Do 2 sets of 8-10 repetitions. As the weeks progress you may find that you can increase your repetitions to 10-15.

Week 6: Exercise: Curls

One last exercise to build arm strength for more gardening gusto!

How To Perform Curls:

Stand with your feet no wider than shoulder width apart, knees bent and your toes forward. Keeping your elbows close to your sides and your wrists in a neutral position, lift the weights toward your chest. Stop before the weights touch your shoulders. Lower the weights to the resting position. Repeat.

Tip: Resist gripping the weight too tightly.You should be able to open your fingers and still lift the weight.

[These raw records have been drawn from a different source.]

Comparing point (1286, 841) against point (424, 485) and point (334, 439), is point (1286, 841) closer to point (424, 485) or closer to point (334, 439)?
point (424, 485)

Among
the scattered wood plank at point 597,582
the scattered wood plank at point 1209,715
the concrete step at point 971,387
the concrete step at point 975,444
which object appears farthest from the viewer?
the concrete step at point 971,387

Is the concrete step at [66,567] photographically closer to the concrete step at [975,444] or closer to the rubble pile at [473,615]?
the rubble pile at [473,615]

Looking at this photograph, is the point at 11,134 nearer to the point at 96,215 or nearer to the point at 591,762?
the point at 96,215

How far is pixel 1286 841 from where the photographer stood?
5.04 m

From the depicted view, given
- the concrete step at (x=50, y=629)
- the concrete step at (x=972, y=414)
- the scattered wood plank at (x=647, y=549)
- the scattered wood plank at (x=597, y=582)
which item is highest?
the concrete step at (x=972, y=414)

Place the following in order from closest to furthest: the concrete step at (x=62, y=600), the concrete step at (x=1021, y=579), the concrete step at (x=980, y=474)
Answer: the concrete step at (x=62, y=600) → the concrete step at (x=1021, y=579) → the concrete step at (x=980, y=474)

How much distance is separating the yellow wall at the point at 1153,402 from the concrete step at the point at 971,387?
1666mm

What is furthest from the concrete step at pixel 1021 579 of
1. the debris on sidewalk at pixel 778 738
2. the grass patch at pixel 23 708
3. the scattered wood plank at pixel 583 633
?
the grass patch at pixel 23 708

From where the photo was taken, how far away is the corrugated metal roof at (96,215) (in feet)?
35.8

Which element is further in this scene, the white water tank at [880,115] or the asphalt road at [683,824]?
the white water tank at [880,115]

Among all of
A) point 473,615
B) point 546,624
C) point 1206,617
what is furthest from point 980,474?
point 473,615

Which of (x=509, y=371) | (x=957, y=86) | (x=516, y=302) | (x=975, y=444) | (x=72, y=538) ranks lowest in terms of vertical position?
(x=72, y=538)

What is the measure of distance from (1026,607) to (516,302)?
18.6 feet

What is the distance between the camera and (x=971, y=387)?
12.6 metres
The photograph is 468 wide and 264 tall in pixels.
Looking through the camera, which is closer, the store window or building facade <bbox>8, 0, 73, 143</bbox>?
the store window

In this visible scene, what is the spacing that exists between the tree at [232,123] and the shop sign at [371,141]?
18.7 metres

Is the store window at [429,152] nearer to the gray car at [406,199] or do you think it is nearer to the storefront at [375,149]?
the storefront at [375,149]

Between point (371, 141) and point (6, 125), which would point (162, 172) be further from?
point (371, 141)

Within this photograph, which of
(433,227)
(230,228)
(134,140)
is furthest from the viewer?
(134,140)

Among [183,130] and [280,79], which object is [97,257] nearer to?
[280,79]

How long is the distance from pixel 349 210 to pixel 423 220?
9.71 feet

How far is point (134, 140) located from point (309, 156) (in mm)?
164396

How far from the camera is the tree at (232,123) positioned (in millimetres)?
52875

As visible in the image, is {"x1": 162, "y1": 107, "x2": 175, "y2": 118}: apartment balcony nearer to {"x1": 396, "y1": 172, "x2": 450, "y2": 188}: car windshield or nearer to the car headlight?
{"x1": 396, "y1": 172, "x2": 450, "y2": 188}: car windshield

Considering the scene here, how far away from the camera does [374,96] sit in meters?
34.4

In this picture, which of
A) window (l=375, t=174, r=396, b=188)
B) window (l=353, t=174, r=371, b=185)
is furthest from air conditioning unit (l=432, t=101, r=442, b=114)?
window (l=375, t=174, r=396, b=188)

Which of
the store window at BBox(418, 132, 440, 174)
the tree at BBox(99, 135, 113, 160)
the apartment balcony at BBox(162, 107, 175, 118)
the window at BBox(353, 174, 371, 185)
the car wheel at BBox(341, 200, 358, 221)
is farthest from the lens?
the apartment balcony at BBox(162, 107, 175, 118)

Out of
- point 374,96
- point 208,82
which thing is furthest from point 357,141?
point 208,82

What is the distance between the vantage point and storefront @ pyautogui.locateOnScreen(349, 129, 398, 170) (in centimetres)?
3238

Do 2 sets of 8-15 repetitions.

About the fitness plan creator:

Kimberly Ridout has a Bachelor of Arts in Psychology from The University of Texas at Arlington and is a personal trainer certified through The Cooper Institute for Aerobics Research in Dallas, TX. Kimberly has been assisting individuals to achieve personal fitness goals since 1993 both in personal home settings and wellness centers. Kimberly created the personal training program at The University of Texas at Arlington, authored the training and fitness-testing manual for their wellness program and continued to assist with program development until 1999. Currently, Kimberly is pursuing a Master's degree of Physical Therapy at Texas Woman's University and will complete her coursework in July 2002. Kimberly competed in the Dallas Tom Landry Triathlon 1999, the Dallas White Rock Marathon Relay 2000 and the Dallas White Rock Marathon in 2001. Kimberly offers personal garden fitness programs for individuals.